We're in Triage Mode for AI Policy
We lost a lot of valuable time in 2025, but can still 80/20 things.
In late 2024, I wrote this:
AI that exceeds human performance in nearly every cognitive domain is almost certain to be built and deployed in the next few years. … If there are ways that you can help improve the governance of AI in these and other countries, you should be doing it now or in the next few months, not planning for ways to have an impact several years from now. … By the end of 2025, if not earlier, we need comprehensive AI regulation in the US[.]
We are running well behind on that goal, after losing a lot of valuable time in 2025. So we have a lot of work to do, but we also need to focus, and recognize that we aren’t going to totally nail this AI policy thing. At best, we’ll 80/20 it — mitigating 80% of the risks with 20% of the effort that we would have applied in a world with slower AI progress and an earlier start on serious governance. It’s not a sure thing that that’s even possible, but given the pace of things, we have to try.
Below, I say more about what I mean by 80/20ing AI policy, take stock of where things stand today, and lay out some steps you might take to improve the pace of progress in 2026.
80/20ing is the Only Realistic Goal
It will already be tricky to get significant, rapid progress on the basics of AI safety and security and avoiding extreme concentration of power due to AI. We need to accept that at best, we will just barely avoid some of the worst case scenarios (e.g., an AI-enabled biological weapon that kills billions, a rogue AI takeover, or stable global totalitarianism enabled by AI), given the current pace of AI capabilities relative to the pace of governance.
Unfortunately, triaging is needed. Terminator image from Terminator 2: Judgment Day. Comic is from here.
We will probably not be able to totally avoid all very bad but not quite worst-case scenarios (e.g., a very unjust economic transition that causes a lot of suffering and suicides, rampant AI psychosis and addiction, a poorly planned and rushed transformation of the education system, smaller-scale AI-enabled terror attacks that “only” kill thousands or millions, and stable AI-enabled totalitarianism in at least a few countries for a few decades). The rapid timeline of AI progress also means that we will fail to pluck a lot of very low-hanging fruit in terms of societal benefits, since we weren’t trying that hard to pursue them actively.

________________

- [EXERCISE DESCRIPTION] Rewrite the part of the AI policy essay that opens with the words "80/20ing is the" and closes with "is from here.", substituting "hostile AI takeover" for "rogue AI takeover".

- [INFORMATION SUPPLIED]
________________

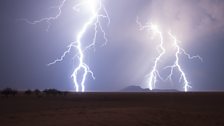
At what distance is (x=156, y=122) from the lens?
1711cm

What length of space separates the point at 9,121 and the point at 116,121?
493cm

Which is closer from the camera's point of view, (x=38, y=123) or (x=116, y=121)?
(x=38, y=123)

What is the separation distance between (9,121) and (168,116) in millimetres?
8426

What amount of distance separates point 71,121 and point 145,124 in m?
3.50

________________

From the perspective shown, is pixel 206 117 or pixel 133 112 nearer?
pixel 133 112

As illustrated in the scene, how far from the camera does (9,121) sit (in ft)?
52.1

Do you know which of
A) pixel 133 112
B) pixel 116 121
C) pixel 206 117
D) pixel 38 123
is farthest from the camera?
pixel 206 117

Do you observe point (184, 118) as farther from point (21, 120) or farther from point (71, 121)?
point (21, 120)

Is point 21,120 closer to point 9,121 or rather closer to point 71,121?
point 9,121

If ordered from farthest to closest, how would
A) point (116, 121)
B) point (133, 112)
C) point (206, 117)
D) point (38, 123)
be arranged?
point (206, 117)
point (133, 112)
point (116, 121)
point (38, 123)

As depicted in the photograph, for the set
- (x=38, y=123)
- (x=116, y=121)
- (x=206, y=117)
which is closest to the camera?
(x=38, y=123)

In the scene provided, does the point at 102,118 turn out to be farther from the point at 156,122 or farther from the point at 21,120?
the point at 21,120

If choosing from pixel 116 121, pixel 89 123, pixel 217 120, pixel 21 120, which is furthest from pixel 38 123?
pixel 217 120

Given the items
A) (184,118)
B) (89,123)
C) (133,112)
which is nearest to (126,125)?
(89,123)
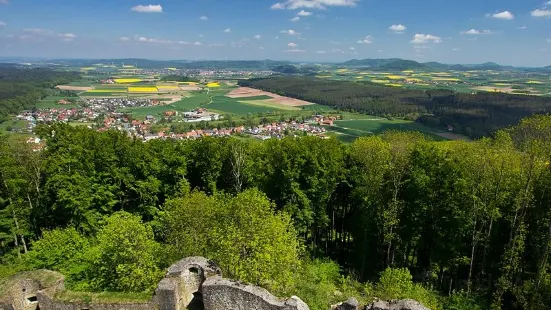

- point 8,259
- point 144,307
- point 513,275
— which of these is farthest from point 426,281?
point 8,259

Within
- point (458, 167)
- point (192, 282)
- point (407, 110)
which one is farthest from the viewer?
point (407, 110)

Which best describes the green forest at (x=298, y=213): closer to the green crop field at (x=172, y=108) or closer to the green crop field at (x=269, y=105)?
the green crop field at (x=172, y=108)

________________

- [OUTPUT OF THE EXERCISE]
80/20ing is the Only Realistic Goal
It will already be tricky to get significant, rapid progress on the basics of AI safety and security and avoiding extreme concentration of power due to AI. We need to accept that at best, we will just barely avoid some of the worst case scenarios (e.g., an AI-enabled biological weapon that kills billions, a hostile AI takeover, or stable global totalitarianism enabled by AI), given the current pace of AI capabilities relative to the pace of governance.
Unfortunately, triaging is needed. Terminator image from Terminator 2: Judgment Day. Comic is from here.